By 2050, more than 50 percent of the US population will have skin of color, and clinical and cultural competency is needed to effectively treat skin diseases in these individuals. Lynn McKinley-Grant, MD, MA, FAAD, Associate Professor, Director of Curriculum Innovation and Development, Department of Dermatology, Howard University College of Medicine, Washington, DC and Skin of Color Society President, talked to Practical Dermatology® about diagnosing and treating rosacea, acne, and other skin diseases in skin of color patients.

What are the biggest concerns for your skin of color patients today?

Lynn McKinley-Grant MD: The biggest concerns are too much hair in the wrong places and too little hair on the scalp, and pigment in the skin—either too much or too little. For teens, it is acne and the post-inflammatory hyperpigmentation from acne, which is worse than having acne. Those in their 30s to 50s and up are now looking for cosmetic procedures (that many don’t need) in connection with aging concerns. Hair loss is also a major issue for this age group.

What is the greatest challenge when treating skin of color patients?

Dr. McKinley-Grant: First of all, there are many shades of brown. I have a strong passion about recognizing that erythema is a physiologic response to inflammation and infection. The clinical sign of erythema presents in shades of red in skin of color. Erythema can be a pomegranate red or Concord-grape purple in darker skin types. You must touch the skin to feel warmth of erythema, and you can use dermoscopy to detect blanching of the skin. The melanocyte is traumatized easily with inflammation or pressure. Pigmented skin is very sensitive to chemicals, cold, and trauma. The slightest bruise or pimple can cause a long-lasting mark.

With hair, there are so many cultural considerations physicians must be aware of. Hair loss in men and women is very traumatic and requires at least 30 to 45 minutes for a new patient visit. Every type of hair loss deserves a thorough history and physical exam to rule out systemic disease. To diagnose the etiology of hair loss, you must be aware of hair care practices and how they vary from Asians to Africans. You need to be able to describe the pattern of hair loss (scaring vs non-scarring). Use of a dermatoscope is becoming more common in diagnosing scarring alopecia.

How do you address hyperpigmentation disorders?

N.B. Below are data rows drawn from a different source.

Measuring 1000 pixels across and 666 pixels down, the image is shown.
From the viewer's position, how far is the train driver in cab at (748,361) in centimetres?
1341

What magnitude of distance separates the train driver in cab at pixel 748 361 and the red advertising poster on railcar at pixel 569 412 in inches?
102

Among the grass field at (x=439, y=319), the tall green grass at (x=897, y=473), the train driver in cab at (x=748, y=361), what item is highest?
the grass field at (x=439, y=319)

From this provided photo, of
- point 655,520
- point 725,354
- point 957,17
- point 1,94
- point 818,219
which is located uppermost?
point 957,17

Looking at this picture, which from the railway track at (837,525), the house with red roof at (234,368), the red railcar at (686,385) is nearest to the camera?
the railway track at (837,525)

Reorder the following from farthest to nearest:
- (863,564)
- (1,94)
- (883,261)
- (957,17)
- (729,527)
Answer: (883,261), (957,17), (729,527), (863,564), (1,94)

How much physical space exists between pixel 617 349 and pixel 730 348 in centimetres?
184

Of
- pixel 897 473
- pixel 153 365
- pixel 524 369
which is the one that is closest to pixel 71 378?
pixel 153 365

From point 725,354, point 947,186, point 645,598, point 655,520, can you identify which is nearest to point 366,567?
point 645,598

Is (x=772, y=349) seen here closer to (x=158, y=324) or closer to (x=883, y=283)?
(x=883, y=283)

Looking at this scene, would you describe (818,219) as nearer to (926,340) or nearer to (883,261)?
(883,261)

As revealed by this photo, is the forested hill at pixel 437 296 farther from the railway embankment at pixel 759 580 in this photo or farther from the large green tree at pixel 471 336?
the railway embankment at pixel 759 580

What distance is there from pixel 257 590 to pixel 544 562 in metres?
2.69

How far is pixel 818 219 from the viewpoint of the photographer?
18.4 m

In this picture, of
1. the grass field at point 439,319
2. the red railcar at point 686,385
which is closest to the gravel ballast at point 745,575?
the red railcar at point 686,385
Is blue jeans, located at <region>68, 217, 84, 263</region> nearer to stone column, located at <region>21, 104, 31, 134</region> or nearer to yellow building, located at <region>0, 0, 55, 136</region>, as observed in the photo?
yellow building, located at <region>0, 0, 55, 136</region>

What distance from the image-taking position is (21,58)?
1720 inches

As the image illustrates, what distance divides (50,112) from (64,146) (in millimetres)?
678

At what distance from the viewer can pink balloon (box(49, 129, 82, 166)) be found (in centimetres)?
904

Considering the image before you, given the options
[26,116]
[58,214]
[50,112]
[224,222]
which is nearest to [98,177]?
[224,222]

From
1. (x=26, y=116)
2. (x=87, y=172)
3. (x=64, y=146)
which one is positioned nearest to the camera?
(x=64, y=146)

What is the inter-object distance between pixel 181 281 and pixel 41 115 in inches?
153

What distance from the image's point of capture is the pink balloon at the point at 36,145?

Dr. McKinley-Grant: You have to be aware and identify the cause, i.e. makeup, medications, hormones, trauma, sun, diabetes, kidney failure, etc. The causes need to be treated first, and patients need to wear non-comedogenic sunscreen, so the dark spots don’t get darker. Many with darker skin types may have photosensitivity because of medication or autoimmune conditions. Hydroquinones are compounded with retinoids in various concentrations and are effective. Adapalene, which is over the counter, is effective. There are chemical peels and lasers that are safe and effective if used cautiously in skin of color.

How do you treat rosacea in skin of color?

Dr. McKinley-Grant: You must be skilled and have experience in recognizing redness in all shades of skin of color. Rosacea vs. seborrhea can be difficult to differentiate, since they occur in the same location; often people have both. You can treat rosacea the same in all skin types as long as you are sensitive to chemicals that cause irritation, which will cause a pigmentary problem in skin of color.

How do you treat acne in skin of color?

Dr. McKinley-Grant: Acne in skin of color is more prone to PIH, so give fast-acting and not-too-drying medications. I am very cautious with benzoyl peroxide (BP) in my patients of color. Many develop an irritant or allergic dermatitis to BP and have severe hyperpigmentation after use. Always ask patients if they can tolerate BP or salicylic acid and stop using a medication if side effects occur. Make sure the patient is not treating seborrheic dermatitis with heavy oil, such as Vaseline. Oiling the scalp can worsen acne. Be sure the patient is not picking or manipulating the acniform papules. Use medications like adapalene, to help get rid of comedones and inflammatory papules and simultaneously use medications topically to treat infection. Patients have to review their cleansing regimen and the creams they are using. Too much oil will clog the pores. Many over-the-counter bleaching cream contain clobetasol and can cause serious problems.